[Start of section]

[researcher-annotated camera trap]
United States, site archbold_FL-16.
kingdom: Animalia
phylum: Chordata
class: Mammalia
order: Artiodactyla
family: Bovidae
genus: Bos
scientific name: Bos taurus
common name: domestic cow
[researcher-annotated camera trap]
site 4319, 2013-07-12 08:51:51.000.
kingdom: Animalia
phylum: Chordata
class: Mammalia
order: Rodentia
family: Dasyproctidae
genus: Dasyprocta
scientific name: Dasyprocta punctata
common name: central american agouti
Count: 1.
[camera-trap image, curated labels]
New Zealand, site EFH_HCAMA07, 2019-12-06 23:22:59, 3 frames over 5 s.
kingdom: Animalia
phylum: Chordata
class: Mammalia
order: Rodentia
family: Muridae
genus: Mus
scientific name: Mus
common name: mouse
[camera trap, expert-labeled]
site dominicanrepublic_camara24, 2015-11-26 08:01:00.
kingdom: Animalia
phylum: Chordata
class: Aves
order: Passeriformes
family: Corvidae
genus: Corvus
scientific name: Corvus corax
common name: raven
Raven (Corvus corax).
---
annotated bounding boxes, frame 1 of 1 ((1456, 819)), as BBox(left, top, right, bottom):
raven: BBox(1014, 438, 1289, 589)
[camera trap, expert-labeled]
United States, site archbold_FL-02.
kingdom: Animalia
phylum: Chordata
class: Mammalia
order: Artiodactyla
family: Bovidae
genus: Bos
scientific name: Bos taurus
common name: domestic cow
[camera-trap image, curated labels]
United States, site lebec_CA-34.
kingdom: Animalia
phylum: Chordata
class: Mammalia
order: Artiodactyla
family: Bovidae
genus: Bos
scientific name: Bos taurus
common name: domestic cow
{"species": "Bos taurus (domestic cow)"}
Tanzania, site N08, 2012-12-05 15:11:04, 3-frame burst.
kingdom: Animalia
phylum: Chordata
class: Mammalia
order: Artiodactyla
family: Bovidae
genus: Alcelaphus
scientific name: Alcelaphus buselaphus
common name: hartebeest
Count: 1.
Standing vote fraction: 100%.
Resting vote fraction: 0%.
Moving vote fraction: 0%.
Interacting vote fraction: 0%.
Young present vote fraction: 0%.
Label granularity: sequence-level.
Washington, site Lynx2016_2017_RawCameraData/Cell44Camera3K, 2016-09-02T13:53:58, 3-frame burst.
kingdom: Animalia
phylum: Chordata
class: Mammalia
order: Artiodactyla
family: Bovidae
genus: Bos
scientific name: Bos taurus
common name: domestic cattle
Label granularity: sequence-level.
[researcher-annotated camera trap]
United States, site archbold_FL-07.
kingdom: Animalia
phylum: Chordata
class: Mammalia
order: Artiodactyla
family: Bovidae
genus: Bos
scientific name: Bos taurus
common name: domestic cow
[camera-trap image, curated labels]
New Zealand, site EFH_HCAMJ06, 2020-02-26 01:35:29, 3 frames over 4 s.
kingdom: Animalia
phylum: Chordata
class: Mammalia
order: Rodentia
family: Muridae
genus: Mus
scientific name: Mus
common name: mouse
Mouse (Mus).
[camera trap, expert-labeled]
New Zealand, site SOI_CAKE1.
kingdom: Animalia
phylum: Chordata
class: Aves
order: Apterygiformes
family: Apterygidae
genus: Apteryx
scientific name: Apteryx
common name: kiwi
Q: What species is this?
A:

[End of section]

▸ **AIM OF THE EXERCISE**:
Repeat the listing in its entirety, keeping each line as it is.

▸ **WRITTEN SOLUTION**:
[researcher-annotated camera trap]
United States, site archbold_FL-16.
kingdom: Animalia
phylum: Chordata
class: Mammalia
order: Artiodactyla
family: Bovidae
genus: Bos
scientific name: Bos taurus
common name: domestic cow
[researcher-annotated camera trap]
site 4319, 2013-07-12 08:51:51.000.
kingdom: Animalia
phylum: Chordata
class: Mammalia
order: Rodentia
family: Dasyproctidae
genus: Dasyprocta
scientific name: Dasyprocta punctata
common name: central american agouti
Count: 1.
[camera-trap image, curated labels]
New Zealand, site EFH_HCAMA07, 2019-12-06 23:22:59, 3 frames over 5 s.
kingdom: Animalia
phylum: Chordata
class: Mammalia
order: Rodentia
family: Muridae
genus: Mus
scientific name: Mus
common name: mouse
[camera trap, expert-labeled]
site dominicanrepublic_camara24, 2015-11-26 08:01:00.
kingdom: Animalia
phylum: Chordata
class: Aves
order: Passeriformes
family: Corvidae
genus: Corvus
scientific name: Corvus corax
common name: raven
Raven (Corvus corax).
---
annotated bounding boxes, frame 1 of 1 ((1456, 819)), as BBox(left, top, right, bottom):
raven: BBox(1014, 438, 1289, 589)
[camera trap, expert-labeled]
United States, site archbold_FL-02.
kingdom: Animalia
phylum: Chordata
class: Mammalia
order: Artiodactyla
family: Bovidae
genus: Bos
scientific name: Bos taurus
common name: domestic cow
[camera-trap image, curated labels]
United States, site lebec_CA-34.
kingdom: Animalia
phylum: Chordata
class: Mammalia
order: Artiodactyla
family: Bovidae
genus: Bos
scientific name: Bos taurus
common name: domestic cow
{"species": "Bos taurus (domestic cow)"}
Tanzania, site N08, 2012-12-05 15:11:04, 3-frame burst.
kingdom: Animalia
phylum: Chordata
class: Mammalia
order: Artiodactyla
family: Bovidae
genus: Alcelaphus
scientific name: Alcelaphus buselaphus
common name: hartebeest
Count: 1.
Standing vote fraction: 100%.
Resting vote fraction: 0%.
Moving vote fraction: 0%.
Interacting vote fraction: 0%.
Young present vote fraction: 0%.
Label granularity: sequence-level.
Washington, site Lynx2016_2017_RawCameraData/Cell44Camera3K, 2016-09-02T13:53:58, 3-frame burst.
kingdom: Animalia
phylum: Chordata
class: Mammalia
order: Artiodactyla
family: Bovidae
genus: Bos
scientific name: Bos taurus
common name: domestic cattle
Label granularity: sequence-level.
[researcher-annotated camera trap]
United States, site archbold_FL-07.
kingdom: Animalia
phylum: Chordata
class: Mammalia
order: Artiodactyla
family: Bovidae
genus: Bos
scientific name: Bos taurus
common name: domestic cow
[camera-trap image, curated labels]
New Zealand, site EFH_HCAMJ06, 2020-02-26 01:35:29, 3 frames over 4 s.
kingdom: Animalia
phylum: Chordata
class: Mammalia
order: Rodentia
family: Muridae
genus: Mus
scientific name: Mus
common name: mouse
Mouse (Mus).
[camera trap, expert-labeled]
New Zealand, site SOI_CAKE1.
kingdom: Animalia
phylum: Chordata
class: Aves
order: Apterygiformes
family: Apterygidae
genus: Apteryx
scientific name: Apteryx
common name: kiwi
Q: What species is this?
A:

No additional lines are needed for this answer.